Brian Butler sketches the roving chaos of concerts, and it’s stunning

Live music is about a lot more than what’s happening on stage. It’s about the chaos of the surrounding space, from the flannel-clad couple tonguing each other by the bar to the pained grimace stretching across the headbanger’s face in the corner.

It’s details like this that help artist Brian Butler pull together the scene of a show. The Miami-by-way-of-Boston illustrator has been embedded in the music community for almost a decade, making show posters and designs for GZA, Jay Z, and Mötley Crüe, but his most eminent contribution to the music world is his Instagram account, which serves as a gateway to his never-ending sketchbook of shows.

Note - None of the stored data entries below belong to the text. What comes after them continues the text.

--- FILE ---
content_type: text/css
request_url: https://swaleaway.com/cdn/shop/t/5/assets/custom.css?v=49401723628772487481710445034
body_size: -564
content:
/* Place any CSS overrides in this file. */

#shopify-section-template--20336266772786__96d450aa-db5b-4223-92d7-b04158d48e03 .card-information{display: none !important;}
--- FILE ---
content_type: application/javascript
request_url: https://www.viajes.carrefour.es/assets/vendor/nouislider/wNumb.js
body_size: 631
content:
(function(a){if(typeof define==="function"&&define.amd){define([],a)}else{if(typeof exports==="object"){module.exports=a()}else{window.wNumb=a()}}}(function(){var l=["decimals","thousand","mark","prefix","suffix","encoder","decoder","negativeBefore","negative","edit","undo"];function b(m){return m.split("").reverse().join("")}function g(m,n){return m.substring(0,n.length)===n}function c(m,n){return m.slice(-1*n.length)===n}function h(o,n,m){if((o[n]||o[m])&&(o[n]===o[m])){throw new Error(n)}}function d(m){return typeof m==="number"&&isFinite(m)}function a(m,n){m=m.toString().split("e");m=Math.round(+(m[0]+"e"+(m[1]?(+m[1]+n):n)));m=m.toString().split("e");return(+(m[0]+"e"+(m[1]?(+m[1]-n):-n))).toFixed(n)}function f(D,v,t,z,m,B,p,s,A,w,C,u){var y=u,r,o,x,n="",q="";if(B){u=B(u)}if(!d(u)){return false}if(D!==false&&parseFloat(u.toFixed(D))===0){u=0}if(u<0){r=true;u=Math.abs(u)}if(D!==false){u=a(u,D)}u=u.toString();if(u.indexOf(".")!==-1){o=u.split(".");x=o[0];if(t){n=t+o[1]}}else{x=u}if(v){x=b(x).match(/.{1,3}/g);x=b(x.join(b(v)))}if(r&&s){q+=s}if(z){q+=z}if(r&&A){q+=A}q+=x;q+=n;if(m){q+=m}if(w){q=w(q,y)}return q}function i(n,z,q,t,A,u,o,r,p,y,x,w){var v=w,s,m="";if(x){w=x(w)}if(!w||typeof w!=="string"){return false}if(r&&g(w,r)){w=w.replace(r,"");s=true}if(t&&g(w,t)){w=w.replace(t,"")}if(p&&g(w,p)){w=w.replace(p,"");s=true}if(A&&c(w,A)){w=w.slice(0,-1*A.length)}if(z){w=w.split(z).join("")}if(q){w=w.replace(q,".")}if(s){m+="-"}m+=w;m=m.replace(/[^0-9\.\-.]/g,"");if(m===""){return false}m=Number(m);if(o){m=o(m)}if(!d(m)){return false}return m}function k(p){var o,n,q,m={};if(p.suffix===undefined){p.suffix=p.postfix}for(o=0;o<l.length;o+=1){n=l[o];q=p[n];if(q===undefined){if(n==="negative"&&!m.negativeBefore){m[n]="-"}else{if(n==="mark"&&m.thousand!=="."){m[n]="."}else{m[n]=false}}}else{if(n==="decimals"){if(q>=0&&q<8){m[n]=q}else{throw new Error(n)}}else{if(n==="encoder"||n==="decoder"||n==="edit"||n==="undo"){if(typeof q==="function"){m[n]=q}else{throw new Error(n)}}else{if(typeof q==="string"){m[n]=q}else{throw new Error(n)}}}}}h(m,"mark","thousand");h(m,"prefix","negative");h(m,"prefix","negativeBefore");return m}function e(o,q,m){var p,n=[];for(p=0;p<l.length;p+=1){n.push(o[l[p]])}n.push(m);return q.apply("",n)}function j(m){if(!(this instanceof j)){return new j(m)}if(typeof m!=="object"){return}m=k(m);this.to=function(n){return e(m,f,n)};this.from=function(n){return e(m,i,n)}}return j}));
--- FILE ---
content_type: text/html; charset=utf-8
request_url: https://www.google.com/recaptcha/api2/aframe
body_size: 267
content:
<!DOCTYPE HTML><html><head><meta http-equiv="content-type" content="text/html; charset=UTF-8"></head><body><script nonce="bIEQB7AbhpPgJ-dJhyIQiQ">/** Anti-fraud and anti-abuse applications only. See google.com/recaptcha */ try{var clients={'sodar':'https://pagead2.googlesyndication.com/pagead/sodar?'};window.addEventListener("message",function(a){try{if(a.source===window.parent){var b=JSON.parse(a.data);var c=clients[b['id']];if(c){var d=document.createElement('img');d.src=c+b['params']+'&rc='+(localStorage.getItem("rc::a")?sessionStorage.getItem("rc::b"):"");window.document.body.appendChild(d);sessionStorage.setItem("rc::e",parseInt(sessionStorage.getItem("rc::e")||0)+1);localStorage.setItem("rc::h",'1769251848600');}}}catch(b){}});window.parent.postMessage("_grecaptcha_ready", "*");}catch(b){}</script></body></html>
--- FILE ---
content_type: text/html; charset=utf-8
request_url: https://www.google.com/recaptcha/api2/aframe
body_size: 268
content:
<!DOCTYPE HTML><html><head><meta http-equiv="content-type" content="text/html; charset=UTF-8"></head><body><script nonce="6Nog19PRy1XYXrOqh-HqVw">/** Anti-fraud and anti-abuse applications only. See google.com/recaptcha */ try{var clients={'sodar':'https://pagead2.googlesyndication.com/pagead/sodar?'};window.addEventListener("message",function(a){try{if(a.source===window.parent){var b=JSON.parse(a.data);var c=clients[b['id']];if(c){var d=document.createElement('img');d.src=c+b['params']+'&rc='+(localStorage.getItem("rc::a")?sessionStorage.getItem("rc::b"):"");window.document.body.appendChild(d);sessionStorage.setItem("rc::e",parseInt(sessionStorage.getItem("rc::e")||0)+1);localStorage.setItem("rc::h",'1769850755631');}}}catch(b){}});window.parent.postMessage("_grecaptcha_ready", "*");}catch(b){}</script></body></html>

The sketches, which have grown into standalone Tumblr and Twitter accounts, mostly chronicle the clubs and weirdos of the Miami music scene. In one, Butler inks a serious-looking fella Instagramming a pineapple next to a woman pensively singing opera. On another page, it’s Florida lupine punks Wolf-Face who take the foreground, their absurdity coming to life in exaggerated strokes. All are presented as untouched—free of critique, the sketch existing only as confirmation that all the randomness happened in the same place.

There’s something instantly relatable in the languid, claustrophobic scapes Butler inks. His drawings are a series of snapshots that bleed on top of each other and splash across pages, chronicling a sweaty night in the subculture in a way that words or photographs can’t.

Butler also features his other work, like his graffiti murals and homages to Will Smith, but the bulk of the feed is devoted to his autodidactic chronicling of what happens when a band hits the stage. There’s an odd animation or two, but no photos, videos, or editorializing.

That’s not really the point, after all.